Rüveyda ÖZKUL'un 27 Ocak 2024 tarihli yazısı: Akılsız Argümanlar
Siyasetçilerin, ilkokul çocuklarının ve hatta hemen hemen herkesin tartışmalarda ortak bir noktası var.
Bir tartışma esnasında suçlu tarafın müthiş savunma taktiği olan “Sen de şunu yapmıştın” dediği, tartışmayı A noktasından alıp Z’den de alakasız bir noktaya götürdüğü o durum; whataboutism.
Kelimenin direkt olarak Türkçe bir karşılığı olmasa da zaman zaman “Peki Şunun Hakkındacılık” olarak da bahsedilir.
Kişinin, bir eleştiriyle karşılaştığı zaman kendini savunacak mantıklı bir argümanı yoksa karşısındakinin geçmişte yaptığı bir durum üzerinden tartışmayı kendi lehine çevirmesine ya da konunun sürüncemede kalmasına neden olmasıdır.
Rus yazar ve politik aktivist olan Garry Kasparov'a göre whataboutism kelimesi, Sovyet savunucuları ve diktatörlerinin Sovyetler Birliği’ne yöneltilen baskı, katliam ve zorla sürgün suçlamalarını egale etmek için icat edildiğini savunuyor.
Soğuk Savaş döneminde Batılıların Sovyetler’e yönelttiği eleştiri ve suçlamalara karşın Sovyetler’in tepkisi genelde Batı dünyasında geçmişte yaşanan bir olayı işaret ederek “Peki ya ...... olayı hakkında ne düşünüyorsunuz” şeklinde olduğu için whataboutism, Sovyet ve Rus propagandasıyla da yakından ilişkilidir.

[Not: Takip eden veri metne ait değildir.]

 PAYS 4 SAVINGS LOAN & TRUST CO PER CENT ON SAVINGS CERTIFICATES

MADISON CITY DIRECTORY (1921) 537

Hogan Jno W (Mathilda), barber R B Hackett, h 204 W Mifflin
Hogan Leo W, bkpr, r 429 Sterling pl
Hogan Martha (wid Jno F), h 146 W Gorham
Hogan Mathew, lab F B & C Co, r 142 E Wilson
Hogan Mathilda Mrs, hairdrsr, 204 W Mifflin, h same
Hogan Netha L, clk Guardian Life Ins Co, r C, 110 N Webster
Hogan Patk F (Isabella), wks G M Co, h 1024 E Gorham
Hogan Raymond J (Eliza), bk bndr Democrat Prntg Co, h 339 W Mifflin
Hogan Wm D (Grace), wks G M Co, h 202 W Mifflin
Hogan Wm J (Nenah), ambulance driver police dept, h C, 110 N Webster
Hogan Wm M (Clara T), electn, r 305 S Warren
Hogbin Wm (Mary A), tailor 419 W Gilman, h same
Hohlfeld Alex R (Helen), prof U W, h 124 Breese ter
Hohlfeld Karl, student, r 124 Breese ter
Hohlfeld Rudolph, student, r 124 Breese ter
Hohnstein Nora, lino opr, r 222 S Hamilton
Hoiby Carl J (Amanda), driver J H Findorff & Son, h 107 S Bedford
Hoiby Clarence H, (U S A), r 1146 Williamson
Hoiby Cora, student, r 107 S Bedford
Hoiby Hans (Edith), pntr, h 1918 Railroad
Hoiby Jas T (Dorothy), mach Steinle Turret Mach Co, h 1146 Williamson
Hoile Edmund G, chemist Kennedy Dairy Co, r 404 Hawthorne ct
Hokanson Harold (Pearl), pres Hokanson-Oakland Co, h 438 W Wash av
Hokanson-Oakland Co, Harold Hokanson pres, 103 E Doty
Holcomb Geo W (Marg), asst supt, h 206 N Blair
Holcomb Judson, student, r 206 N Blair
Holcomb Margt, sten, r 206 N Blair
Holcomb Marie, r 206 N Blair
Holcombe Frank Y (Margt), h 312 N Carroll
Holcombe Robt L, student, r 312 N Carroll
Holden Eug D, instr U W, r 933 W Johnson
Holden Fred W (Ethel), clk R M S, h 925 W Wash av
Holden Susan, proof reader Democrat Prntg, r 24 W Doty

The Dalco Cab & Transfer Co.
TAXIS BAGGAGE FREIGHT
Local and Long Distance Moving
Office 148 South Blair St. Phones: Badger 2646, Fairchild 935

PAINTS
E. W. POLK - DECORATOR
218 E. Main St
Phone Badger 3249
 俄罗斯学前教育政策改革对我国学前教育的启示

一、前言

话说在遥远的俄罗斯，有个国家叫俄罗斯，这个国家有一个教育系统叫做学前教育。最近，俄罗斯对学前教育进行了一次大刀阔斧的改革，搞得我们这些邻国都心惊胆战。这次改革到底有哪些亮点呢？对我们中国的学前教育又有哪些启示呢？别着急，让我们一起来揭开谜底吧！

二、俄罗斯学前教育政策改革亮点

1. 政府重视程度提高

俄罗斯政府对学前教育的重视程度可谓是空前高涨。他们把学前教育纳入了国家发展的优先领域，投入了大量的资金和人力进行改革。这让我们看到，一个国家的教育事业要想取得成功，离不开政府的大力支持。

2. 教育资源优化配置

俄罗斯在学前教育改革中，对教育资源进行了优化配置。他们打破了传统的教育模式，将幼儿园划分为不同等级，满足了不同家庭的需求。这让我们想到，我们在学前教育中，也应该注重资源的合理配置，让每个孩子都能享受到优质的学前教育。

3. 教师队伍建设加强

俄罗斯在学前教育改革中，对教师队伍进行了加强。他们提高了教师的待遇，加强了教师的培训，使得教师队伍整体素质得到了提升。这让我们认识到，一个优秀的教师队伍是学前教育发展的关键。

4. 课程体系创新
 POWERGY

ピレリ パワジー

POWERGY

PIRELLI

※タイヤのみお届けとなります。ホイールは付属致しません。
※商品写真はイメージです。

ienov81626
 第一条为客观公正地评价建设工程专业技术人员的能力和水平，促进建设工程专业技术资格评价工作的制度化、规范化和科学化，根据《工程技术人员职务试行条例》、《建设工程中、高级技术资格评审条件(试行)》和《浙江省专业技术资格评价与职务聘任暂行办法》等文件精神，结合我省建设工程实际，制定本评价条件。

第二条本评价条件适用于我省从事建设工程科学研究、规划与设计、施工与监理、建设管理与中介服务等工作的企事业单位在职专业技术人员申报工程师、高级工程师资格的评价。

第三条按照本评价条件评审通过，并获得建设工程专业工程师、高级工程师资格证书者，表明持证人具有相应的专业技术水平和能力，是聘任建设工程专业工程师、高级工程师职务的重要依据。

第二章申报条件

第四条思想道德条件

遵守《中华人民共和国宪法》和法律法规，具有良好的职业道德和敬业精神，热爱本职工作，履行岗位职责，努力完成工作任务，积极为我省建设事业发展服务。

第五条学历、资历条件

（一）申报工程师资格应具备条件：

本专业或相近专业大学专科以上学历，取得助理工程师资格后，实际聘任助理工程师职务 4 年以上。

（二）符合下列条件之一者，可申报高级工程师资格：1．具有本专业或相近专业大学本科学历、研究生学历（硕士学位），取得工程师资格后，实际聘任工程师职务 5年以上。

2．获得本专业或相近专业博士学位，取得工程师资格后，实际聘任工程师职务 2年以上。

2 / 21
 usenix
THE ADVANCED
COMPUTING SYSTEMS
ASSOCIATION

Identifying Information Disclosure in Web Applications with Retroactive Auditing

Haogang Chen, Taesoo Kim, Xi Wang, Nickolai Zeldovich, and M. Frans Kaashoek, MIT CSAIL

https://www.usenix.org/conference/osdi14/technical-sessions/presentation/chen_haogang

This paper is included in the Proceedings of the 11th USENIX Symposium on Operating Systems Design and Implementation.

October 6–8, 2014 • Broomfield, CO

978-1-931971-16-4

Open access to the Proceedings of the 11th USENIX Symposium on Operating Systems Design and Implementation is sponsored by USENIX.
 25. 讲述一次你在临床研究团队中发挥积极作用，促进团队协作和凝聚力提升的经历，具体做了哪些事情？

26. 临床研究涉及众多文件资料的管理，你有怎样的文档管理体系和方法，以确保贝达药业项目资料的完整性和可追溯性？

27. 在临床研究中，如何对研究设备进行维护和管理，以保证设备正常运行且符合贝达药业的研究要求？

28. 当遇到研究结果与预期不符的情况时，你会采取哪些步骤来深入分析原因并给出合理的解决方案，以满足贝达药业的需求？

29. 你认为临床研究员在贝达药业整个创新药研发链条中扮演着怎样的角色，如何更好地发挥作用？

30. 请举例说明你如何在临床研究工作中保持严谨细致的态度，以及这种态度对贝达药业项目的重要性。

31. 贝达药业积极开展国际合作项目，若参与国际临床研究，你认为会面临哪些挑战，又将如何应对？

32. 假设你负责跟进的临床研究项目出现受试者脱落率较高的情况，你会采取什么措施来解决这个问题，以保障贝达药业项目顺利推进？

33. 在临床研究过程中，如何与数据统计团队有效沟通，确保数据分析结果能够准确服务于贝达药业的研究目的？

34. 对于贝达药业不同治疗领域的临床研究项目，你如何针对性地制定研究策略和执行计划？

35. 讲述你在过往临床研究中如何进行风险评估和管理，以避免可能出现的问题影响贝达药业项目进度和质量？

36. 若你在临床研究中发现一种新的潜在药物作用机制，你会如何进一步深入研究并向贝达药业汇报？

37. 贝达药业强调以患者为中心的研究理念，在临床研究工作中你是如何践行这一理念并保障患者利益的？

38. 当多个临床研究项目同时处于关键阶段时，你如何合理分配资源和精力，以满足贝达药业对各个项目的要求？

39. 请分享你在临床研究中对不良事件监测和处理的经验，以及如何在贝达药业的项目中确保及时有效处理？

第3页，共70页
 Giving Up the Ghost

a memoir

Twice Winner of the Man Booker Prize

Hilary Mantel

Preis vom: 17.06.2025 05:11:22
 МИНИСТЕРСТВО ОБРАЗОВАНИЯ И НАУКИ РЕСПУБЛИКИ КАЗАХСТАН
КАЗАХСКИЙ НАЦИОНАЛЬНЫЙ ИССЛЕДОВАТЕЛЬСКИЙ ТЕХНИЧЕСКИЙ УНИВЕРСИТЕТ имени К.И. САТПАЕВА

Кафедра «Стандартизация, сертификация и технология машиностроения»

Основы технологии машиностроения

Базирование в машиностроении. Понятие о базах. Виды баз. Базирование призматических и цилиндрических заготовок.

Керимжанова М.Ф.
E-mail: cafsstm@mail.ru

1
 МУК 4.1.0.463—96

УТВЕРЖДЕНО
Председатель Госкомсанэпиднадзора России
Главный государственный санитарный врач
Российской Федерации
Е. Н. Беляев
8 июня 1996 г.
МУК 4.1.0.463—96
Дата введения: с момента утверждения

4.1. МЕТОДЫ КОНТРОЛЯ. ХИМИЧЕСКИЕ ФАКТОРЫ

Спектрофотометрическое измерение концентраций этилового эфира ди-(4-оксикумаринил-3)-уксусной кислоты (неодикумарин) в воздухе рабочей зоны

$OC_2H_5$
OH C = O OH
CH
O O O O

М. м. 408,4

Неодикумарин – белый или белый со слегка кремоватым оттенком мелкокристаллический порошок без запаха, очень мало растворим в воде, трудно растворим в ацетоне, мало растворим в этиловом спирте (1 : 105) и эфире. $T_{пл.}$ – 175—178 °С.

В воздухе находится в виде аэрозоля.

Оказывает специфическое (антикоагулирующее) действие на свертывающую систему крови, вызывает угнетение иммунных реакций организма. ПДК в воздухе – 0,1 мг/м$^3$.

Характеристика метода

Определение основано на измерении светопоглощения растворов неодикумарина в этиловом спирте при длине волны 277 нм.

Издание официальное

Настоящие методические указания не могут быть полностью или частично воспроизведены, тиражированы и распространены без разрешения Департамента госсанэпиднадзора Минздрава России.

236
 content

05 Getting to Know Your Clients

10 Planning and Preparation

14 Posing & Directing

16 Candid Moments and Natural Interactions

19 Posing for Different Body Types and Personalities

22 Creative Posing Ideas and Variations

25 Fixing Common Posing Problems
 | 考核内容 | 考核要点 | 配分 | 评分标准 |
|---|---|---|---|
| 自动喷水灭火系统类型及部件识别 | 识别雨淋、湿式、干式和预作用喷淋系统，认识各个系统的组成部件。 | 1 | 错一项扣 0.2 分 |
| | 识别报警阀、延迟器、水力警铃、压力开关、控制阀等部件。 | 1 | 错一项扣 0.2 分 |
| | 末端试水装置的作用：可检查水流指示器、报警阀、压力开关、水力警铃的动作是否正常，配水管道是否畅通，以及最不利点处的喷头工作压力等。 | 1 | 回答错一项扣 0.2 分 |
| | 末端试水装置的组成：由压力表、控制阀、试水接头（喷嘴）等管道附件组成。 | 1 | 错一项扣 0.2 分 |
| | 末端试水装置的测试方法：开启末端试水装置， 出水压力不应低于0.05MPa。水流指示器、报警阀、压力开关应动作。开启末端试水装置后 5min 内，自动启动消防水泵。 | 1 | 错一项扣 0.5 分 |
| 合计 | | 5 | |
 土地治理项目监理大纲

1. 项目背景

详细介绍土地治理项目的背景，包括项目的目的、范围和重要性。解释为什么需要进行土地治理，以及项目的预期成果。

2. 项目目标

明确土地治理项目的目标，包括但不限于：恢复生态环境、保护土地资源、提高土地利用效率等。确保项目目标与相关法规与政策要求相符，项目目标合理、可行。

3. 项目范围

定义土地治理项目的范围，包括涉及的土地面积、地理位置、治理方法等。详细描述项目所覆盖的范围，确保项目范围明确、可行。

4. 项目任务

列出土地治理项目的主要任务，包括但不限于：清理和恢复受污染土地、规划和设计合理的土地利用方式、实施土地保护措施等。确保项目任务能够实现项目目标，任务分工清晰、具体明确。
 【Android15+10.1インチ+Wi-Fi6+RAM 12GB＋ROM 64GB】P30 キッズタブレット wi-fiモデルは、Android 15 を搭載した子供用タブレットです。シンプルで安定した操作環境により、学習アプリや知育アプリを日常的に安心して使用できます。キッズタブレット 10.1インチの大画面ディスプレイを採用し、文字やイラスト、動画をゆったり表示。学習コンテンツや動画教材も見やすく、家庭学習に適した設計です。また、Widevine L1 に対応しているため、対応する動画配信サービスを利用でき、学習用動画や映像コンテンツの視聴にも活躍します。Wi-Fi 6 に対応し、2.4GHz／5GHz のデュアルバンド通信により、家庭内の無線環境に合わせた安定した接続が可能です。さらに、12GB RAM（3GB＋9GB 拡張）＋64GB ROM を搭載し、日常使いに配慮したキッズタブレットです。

Gündelik yaşama ve biraz daha sıradan insanların yaşadığı durumlara baktığımız zaman da yine durum çok farklılaşmıyor. İlkokuldayken bile bir arkadaşımızla tartıştığımızda taraflardan mutlaka biri “Ama sen de şunu yapmıştın” diyerek yetersiz argümanlarını bu şekilde sarf ediyor.
Müthiş bir manipülasyon olan whataboutism, suçu temele yayarak masumların öldürüldüğü tartışma ortamlarında, ilk argümandan bağımsız olarak alakasız bir karşı suçlama ile tarafların eşit derecede suçlu olduğunun kanısına varılarak tartışma seyri yaratılıyor.
“Herkes suçluysa, hiç kimse suçlu değildir” diyen İtalyanlar, whataboutismi ve orijinal suçlunun, “Masum değilim ama sen de benden daha az suçlu değilsin” demesini, uluslararası iletişimde bile yer edinen müthiş bir deyimle açıklamış.
Doğrunun bireyselleşip değişkenlik gösterdiği yeni dünya yaşamında, bilgiden ve okuma alışkanlığından uzaklaşmış insanların, kendini savunacak akılcı argümanlarının olmamasına da şaşmamak gerektiği gibi bir gerçek de var.
Kimsenin durup uzun uzun açıklama yapacak ya da kendisini savunacak kadar kelime dağarcığının, ikna kabiliyetinin, kendini ifade edebilme yetisinin olmaması da whataboutism manipülasyonuna mağruz kalmamıza neden oluyor.